**Brano**:
Le istituzioni siciliane vanno a rilento anche quanto decidono di chiudere un occhio sugli abusi edilizi. Parliamo ovviamente dei condoni edilizi, il primo dei quali risale al 1985. In riferimento a quest’ultimo, infatti, sono state esitate, negli ultimi dieci anni, solamente 38mila domande su un totale di 505mila: nel 2012 le domande esaminate erano 280 mila, nel 2022 le domande ammontano a 318 mila. E ne mancano ancora 187mila. È quanto emerge dai dati del Siab resi noti dall’ex deputato Ars in quota Cinque stelle ed esperto in diritto ambientale Giampiero Trizzino durante un recente convegno sul tema che si è tenuto a Bagheria, comune in provincia di Palermo martoriato dal fenomeno che conta 592 abusi da 117.501 metri cubi.

“Di questo passo ci vorrebbero altri 50 anni per esitare tutte le domande esistenti”, commenta l’ex deputato Ars. “I dati – continua – dimostrano che a distanza di venti anni il problema ancora non si è chiuso, dimostrano che quella possibile soluzione è sbagliata. C’è gente che nell’85’ non era ancora nata e ora si trova proprietaria di un immobile abusivo. La soluzione all’abusivismo edilizio non sono i condoni. Ma se proprio si volessero fare dovrebbero essere chiusi in massimo cinque anni. Adesso si deve accelerare tutte le procedure magari dando più responsabilità al tecnico che firma le dichiarazioni per il condono levando lavoro agli uffici pubblici”.

Un’altra via

Oltre all’abbattimento, la legge italiana offre ai sindaci un’altra strada per contrastare l’abusivismo e allo stesso tempo andare incontro alle famiglie meno abbienti che spesso abitano in queste case abusive. Un edificio abusivo, infatti, può anche essere acquisito dal Comune se è di pubblico interesse. “Se un sindaco ha la possibilità di dimostrare che un immobile ha un interesse pubblico all’acquisizione – spiega Giampiero Trizzino – perché non lo deve fare? In Sicilia una legge dà la possibilità di riconoscere il diritto di abitazione come interesse pubblico: se una famiglia abita in una casa abusiva e non ha nessun modo di spostarsi perché quella è la sua unica casa, il Comune può non abbattere ma acquisire l’edificio e far pagare un affitto sociale alla famiglia. Come se diventasse una casa popolare”.

Un’opportunità che alleggerirebbe gli uffici comunali di tutti i piccoli abusi e che permetterebbe di concentrare le forze sull’edilizia illegale che arreca un danno concreto al territorio, consentendo, allo stesso tempo, di avere delle entrate. “L’intervento da fare – continua Trizzino – sarebbe un decreto assessoriale dove vengono spiegate le modalità con cui i sindaci possono utilizzare questa norma per regolarizzare le acquisizioni ed evitare di restituire le ville abusive ai proprietari”.

**Esercizio**: Per favore, riscrivi il tratto del brano sui condoni edilizi che inizia con "Le istituzioni siciliane" e finisce con "117.501 metri cubi.", sostituendo "condoni edilizi" con "sanatorie edilizie". Per rispondere basatevi soltanto sul brano.

**Record forniti**:
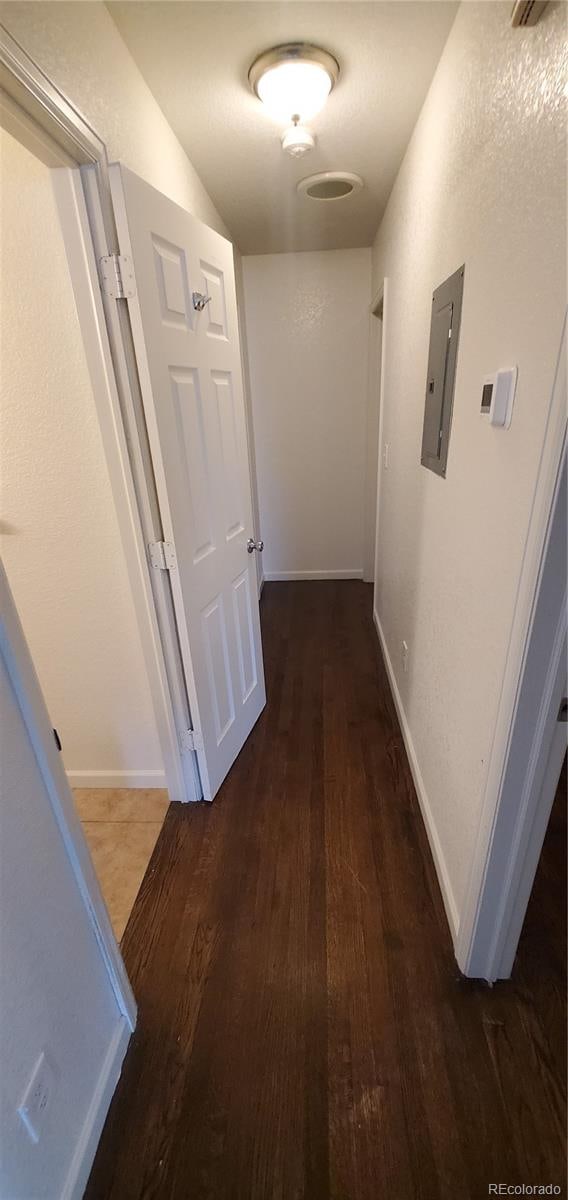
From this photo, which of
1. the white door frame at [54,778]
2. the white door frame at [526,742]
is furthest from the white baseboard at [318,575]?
the white door frame at [54,778]

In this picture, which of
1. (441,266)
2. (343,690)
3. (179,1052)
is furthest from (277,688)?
(441,266)

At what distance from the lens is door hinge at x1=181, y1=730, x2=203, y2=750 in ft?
5.68

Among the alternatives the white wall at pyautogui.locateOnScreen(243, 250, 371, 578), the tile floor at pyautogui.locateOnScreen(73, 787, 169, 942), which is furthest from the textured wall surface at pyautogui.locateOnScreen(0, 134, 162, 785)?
the white wall at pyautogui.locateOnScreen(243, 250, 371, 578)

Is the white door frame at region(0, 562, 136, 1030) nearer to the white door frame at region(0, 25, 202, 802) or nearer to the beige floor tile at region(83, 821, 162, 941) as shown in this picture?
the beige floor tile at region(83, 821, 162, 941)

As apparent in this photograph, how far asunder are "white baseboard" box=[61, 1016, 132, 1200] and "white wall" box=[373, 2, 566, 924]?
35.5 inches

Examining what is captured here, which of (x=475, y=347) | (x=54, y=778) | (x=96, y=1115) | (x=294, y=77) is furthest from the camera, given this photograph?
(x=294, y=77)

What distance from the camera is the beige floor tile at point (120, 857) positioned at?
1.49m

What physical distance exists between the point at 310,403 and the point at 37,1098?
362cm

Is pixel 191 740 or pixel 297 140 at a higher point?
pixel 297 140

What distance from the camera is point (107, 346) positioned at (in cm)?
125

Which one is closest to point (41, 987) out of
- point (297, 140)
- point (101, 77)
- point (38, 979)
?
point (38, 979)

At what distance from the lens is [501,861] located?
1.06m

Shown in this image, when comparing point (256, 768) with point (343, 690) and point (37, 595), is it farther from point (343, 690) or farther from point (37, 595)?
point (37, 595)

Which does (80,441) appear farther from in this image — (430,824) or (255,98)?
(430,824)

**Risposta**:
Le istituzioni siciliane vanno a rilento anche quanto decidono di chiudere un occhio sugli abusi edilizi. Parliamo ovviamente dei sanatorie edilizie, il primo dei quali risale al 1985. In riferimento a quest’ultimo, infatti, sono state esitate, negli ultimi dieci anni, solamente 38mila domande su un totale di 505mila: nel 2012 le domande esaminate erano 280 mila, nel 2022 le domande ammontano a 318 mila. E ne mancano ancora 187mila. È quanto emerge dai dati del Siab resi noti dall’ex deputato Ars in quota Cinque stelle ed esperto in diritto ambientale Giampiero Trizzino durante un recente convegno sul tema che si è tenuto a Bagheria, comune in provincia di Palermo martoriato dal fenomeno che conta 592 abusi da 117.501 metri cubi.